Geospace Technologies Earnings Cheat Sheet

Results: Adjusted Earnings Per Share increased 55.95% to $1.31 in the quarter versus EPS of $0.84 in the year-earlier quarter.

Revenue: Rose 41.49% to $78.1 million from the year-earlier quarter.

Actual vs. Wall St. Expectations: Geospace Technologies reported adjusted EPS income of $1.31 per share. By that measure, the company beat the mean analyst estimate of $1.17. It beat the average revenue estimate of $62.43 million.

Quoting Management: “Net income for the third quarter ended June 30, 2013 was the second highest in our company’s history, with revenues and net income up 42% and 58%, respectively, from last year’s third quarter. When compared to the fiscal year 2013 second quarter’s results, the third quarter’s consolidated revenues and net income were only marginally improved. The third quarter’s results reflected a substantially larger revenue contribution from the Statoil permanent reservoir monitoring system than originally anticipated. The larger revenue contribution resulted from our ability to increase production output on the Statoil project, which was partially due to our completion of the Shell permanent reservoir monitoring system in the second quarter. When compared to the second quarter, the larger Statoil revenue contribution was partially offset by a decrease in demand for our traditional products due to slower worldwide seismic activity,” said Gary D. Owens, Geospace’s Chairman, President and CEO.
◇ ◇ ◇
Work instruction A:
Answer these questions from the earnings report:
(i) What was the quarter's revenue?
(ii) What was the mean analyst estimate for adjusted EPS?
(iii) Which permanent reservoir monitoring system was completed in the second quarter?
The records that follow have no connection to the earnings report above.

Extracted material:
◇ ◇ ◇
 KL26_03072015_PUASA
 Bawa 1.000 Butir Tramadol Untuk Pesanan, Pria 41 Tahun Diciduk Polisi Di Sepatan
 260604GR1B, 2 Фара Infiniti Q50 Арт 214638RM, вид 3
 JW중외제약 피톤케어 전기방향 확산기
◇ ◇ ◇
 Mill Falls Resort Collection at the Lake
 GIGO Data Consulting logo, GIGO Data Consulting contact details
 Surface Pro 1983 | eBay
◇ ◇ ◇
Work instruction B: Reproduce the records from the line containing "KL26_03072015_PUASA" through the line containing "JW중외제약 피톤케어 전기방향 확산기", including both of those lines.

Response box A:
(i) $78.1 million
(ii) $1.17
(iii) The Shell permanent reservoir monitoring system

Response box B:
 KL26_03072015_PUASA
 Bawa 1.000 Butir Tramadol Untuk Pesanan, Pria 41 Tahun Diciduk Polisi Di Sepatan
 260604GR1B, 2 Фара Infiniti Q50 Арт 214638RM, вид 3
 JW중외제약 피톤케어 전기방향 확산기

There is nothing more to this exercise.